An irgendeinem Punkt in unserem Leben, ich war Anfang 20 und wusste noch nicht, ob ich alles auf die Reihe bringen oder einfach untergehen würde, er war Mitte 20 und hatte gerade seinen Traumjob fernab von seiner Heimat begonnen, haben sich unsere Wege gekreuzt und ich wusste zu Beginn, dass er für mich der Mann für's Leben ist. Er war so ein guter, ehrlicher Mensch, er liebte mich ehrlich und aufrichtig... ich wusste, er würde immer für mich da sein und mir niemals weh tun.

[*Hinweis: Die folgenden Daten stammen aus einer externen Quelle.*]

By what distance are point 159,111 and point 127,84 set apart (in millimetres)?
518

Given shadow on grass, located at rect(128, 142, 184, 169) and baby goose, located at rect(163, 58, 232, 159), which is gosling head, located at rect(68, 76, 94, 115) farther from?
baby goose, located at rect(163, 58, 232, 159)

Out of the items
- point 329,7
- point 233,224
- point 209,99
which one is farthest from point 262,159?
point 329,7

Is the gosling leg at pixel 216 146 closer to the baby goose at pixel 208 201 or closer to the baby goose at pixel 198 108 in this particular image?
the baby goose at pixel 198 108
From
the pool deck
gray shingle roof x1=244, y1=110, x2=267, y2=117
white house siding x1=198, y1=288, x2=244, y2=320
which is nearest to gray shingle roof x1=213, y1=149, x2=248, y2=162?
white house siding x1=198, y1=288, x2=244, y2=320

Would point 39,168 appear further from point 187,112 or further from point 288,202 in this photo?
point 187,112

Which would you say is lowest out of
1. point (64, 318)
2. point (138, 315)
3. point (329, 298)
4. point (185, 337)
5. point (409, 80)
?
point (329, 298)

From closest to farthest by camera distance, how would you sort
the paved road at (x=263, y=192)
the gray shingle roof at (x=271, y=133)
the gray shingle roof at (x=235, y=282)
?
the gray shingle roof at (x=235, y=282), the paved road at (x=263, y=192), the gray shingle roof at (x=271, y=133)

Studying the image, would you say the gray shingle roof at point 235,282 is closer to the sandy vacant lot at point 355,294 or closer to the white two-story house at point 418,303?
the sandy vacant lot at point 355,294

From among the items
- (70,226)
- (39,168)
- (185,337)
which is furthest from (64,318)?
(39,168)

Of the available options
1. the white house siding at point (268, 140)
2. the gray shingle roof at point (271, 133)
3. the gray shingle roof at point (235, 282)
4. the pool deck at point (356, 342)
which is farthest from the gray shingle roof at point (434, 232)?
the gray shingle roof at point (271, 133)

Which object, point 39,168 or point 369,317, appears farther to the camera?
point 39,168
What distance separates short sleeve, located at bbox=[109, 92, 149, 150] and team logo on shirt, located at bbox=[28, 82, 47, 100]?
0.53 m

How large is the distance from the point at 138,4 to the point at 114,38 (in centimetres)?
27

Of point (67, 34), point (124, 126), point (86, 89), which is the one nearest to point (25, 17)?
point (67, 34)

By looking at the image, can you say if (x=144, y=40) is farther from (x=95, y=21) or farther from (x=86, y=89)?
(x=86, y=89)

Er dachte damals nicht sofort das gleiche über mich... ich war ihm zu unordentlich (sowohl innerlich als auch mit meinen Sachen) und er war sich nicht sicher, ob das mit uns langfristig funktionieren könnte. Ich war fordernd und kompliziert. Er war zu einfach gestrickt und wenig kompromissbereit.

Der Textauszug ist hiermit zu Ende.